Page text:
>>>>>
The thin end of the wedge on anti-discrimination law?

The latest attempt to derail equal marriage was a proposal by a group of conservatives to remove anti-discrimination provision to allow a wide range of discrimination against same-sex married couples. The leading proponent of the proposal was James Paterson who, like so many Liberal MPs, is a former staffer at the Institute of Public Affairs.

Press coverage duly noted that Paterson had answered “Yes” in the postal survey and described him as a supporter of individual liberty, but didn’t as far as I can tell ask the obvious question: is Paterson’s position on discrimination specific to this issue, or does he support a general right to discriminate on racial, religious and other grounds?

The public record isn’t very clear on this. Insofar as he’s said anything about anti-discrimination law, Paterson has been opposed. This is consistent with the orthodox propertarian position that employers, business and landlords should be free from any interference from government. However, so far, he has only made this point explicit in relation to equal marriage and racist speech (Section 18C). So, it would be good to have a clear statement as to whether the current bill is intended as the thin end of the wedge, or whether he sees equal marriage as a special case.

39 thoughts on “The thin end of the wedge on anti-discrimination law?

  1. @D

    And, by your reasoning the percentage of the Australian population who voted NO is

    .384*79.5 = 30.528%

    The ratio of YES/No vote remains constant at 1.604.

    Now, where does this leave your ‘fact’?

    A response rate for a postal survey of 79.5% is impressively high and so is the ratio of 1.6 in favour of YES.

  2. Ernestine,

    It’s not MY reasoning, it’s mathematical fact. Just as your calculation is.

    The difference is that only you are supposing it to encompass that ‘percentage of the Australian population’.

    So, that leaves my ‘fact’… factual.

    Unless you are trying to argue that more than 50% of the electorate voted ‘Yes’, what’s your point?

    Maybe you want to suggest that ALP blocking the compulsory plebiscite was a good idea. I don’t think it was, I think it was cruelly playing pointless partisan games of the most despicable kind – typical of Shorten’s extreme-right ALP.
<<<<<
Description of the task: Transcribe word for word the passage of the text on anti-discrimination law and equal marriage, starting at "The latest attempt" and ending at "of Public Affairs.".

Data block:
>>>>>
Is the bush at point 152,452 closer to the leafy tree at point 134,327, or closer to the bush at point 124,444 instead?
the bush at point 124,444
<<<<<
Finished exercise:
The latest attempt to derail equal marriage was a proposal by a group of conservatives to remove anti-discrimination provision to allow a wide range of discrimination against same-sex married couples. The leading proponent of the proposal was James Paterson who, like so many Liberal MPs, is a former staffer at the Institute of Public Affairs.